----- Material for this exercise

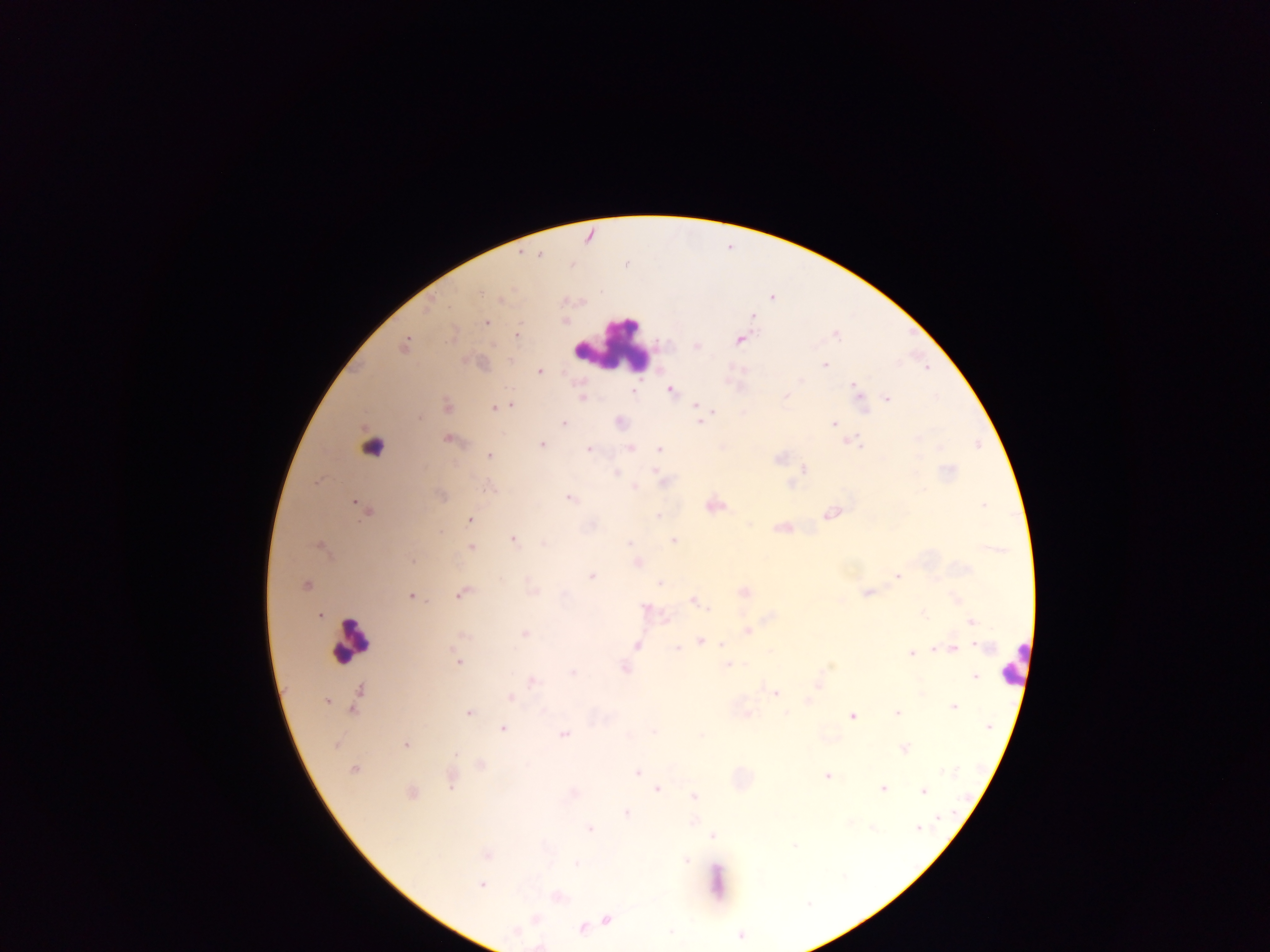

Thick blood smear.

image size = 1270×952 pixels
capture = mobile-phone photograph through a microscope
leukocyte locations = approximate centers as [x, y] in pixels: [613, 345], [355, 639]
Plasmodium parasite locations = approximate centers as [x, y] in pixels: [481, 291], [501, 299], [565, 320], [486, 322], [519, 334], [453, 336], [739, 340], [405, 345], [824, 366], [541, 370], [799, 381], [856, 387], [634, 391], [671, 392], [582, 395], [785, 396], [887, 398], [448, 404], [511, 405], [695, 405], [494, 408], [862, 409], [715, 411], [420, 417], [564, 422], [833, 423], [700, 424], [447, 438], [851, 441], [857, 442], [542, 444], [630, 447], [591, 448], [659, 449], [487, 455], [779, 457], [805, 467], [615, 473], [656, 473], [791, 485], [634, 487], [568, 498], [982, 504], [359, 507], [364, 511], [658, 515], [827, 515], [469, 519], [778, 528], [512, 540], [674, 540], [629, 543], [471, 547], [638, 564], [897, 575], [592, 577], [502, 580], [660, 582], [305, 583], [533, 591], [743, 591], [865, 593], [410, 596], [457, 596], [644, 607], [923, 614], [972, 622], [747, 631], [525, 634], [721, 644], [978, 646], [956, 648], [935, 649], [910, 654], [458, 662], [726, 665], [830, 665], [973, 676], [530, 680], [819, 682], [360, 689], [775, 693], [510, 697], [806, 700], [327, 701], [953, 706], [352, 710], [785, 711], [469, 712], [897, 712], [852, 716], [503, 728], [653, 731], [563, 735], [337, 743], [406, 744], [904, 749], [456, 754], [355, 770], [637, 773], [828, 775], [449, 788], [882, 788], [657, 789], [924, 790], [694, 795], [627, 813], [917, 828], [591, 830], [711, 835], [577, 863], [482, 885], [607, 920], [581, 928], [740, 935], [538, 946]
field of view = single
country = Ghana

----------

Assignment: Reproduce each line of the records exactly, and omit every picture.

Answer space:
Thick blood smear.

image size = 1270×952 pixels
capture = mobile-phone photograph through a microscope
leukocyte locations = approximate centers as [x, y] in pixels: [613, 345], [355, 639]
Plasmodium parasite locations = approximate centers as [x, y] in pixels: [481, 291], [501, 299], [565, 320], [486, 322], [519, 334], [453, 336], [739, 340], [405, 345], [824, 366], [541, 370], [799, 381], [856, 387], [634, 391], [671, 392], [582, 395], [785, 396], [887, 398], [448, 404], [511, 405], [695, 405], [494, 408], [862, 409], [715, 411], [420, 417], [564, 422], [833, 423], [700, 424], [447, 438], [851, 441], [857, 442], [542, 444], [630, 447], [591, 448], [659, 449], [487, 455], [779, 457], [805, 467], [615, 473], [656, 473], [791, 485], [634, 487], [568, 498], [982, 504], [359, 507], [364, 511], [658, 515], [827, 515], [469, 519], [778, 528], [512, 540], [674, 540], [629, 543], [471, 547], [638, 564], [897, 575], [592, 577], [502, 580], [660, 582], [305, 583], [533, 591], [743, 591], [865, 593], [410, 596], [457, 596], [644, 607], [923, 614], [972, 622], [747, 631], [525, 634], [721, 644], [978, 646], [956, 648], [935, 649], [910, 654], [458, 662], [726, 665], [830, 665], [973, 676], [530, 680], [819, 682], [360, 689], [775, 693], [510, 697], [806, 700], [327, 701], [953, 706], [352, 710], [785, 711], [469, 712], [897, 712], [852, 716], [503, 728], [653, 731], [563, 735], [337, 743], [406, 744], [904, 749], [456, 754], [355, 770], [637, 773], [828, 775], [449, 788], [882, 788], [657, 789], [924, 790], [694, 795], [627, 813], [917, 828], [591, 830], [711, 835], [577, 863], [482, 885], [607, 920], [581, 928], [740, 935], [538, 946]
field of view = single
country = Ghana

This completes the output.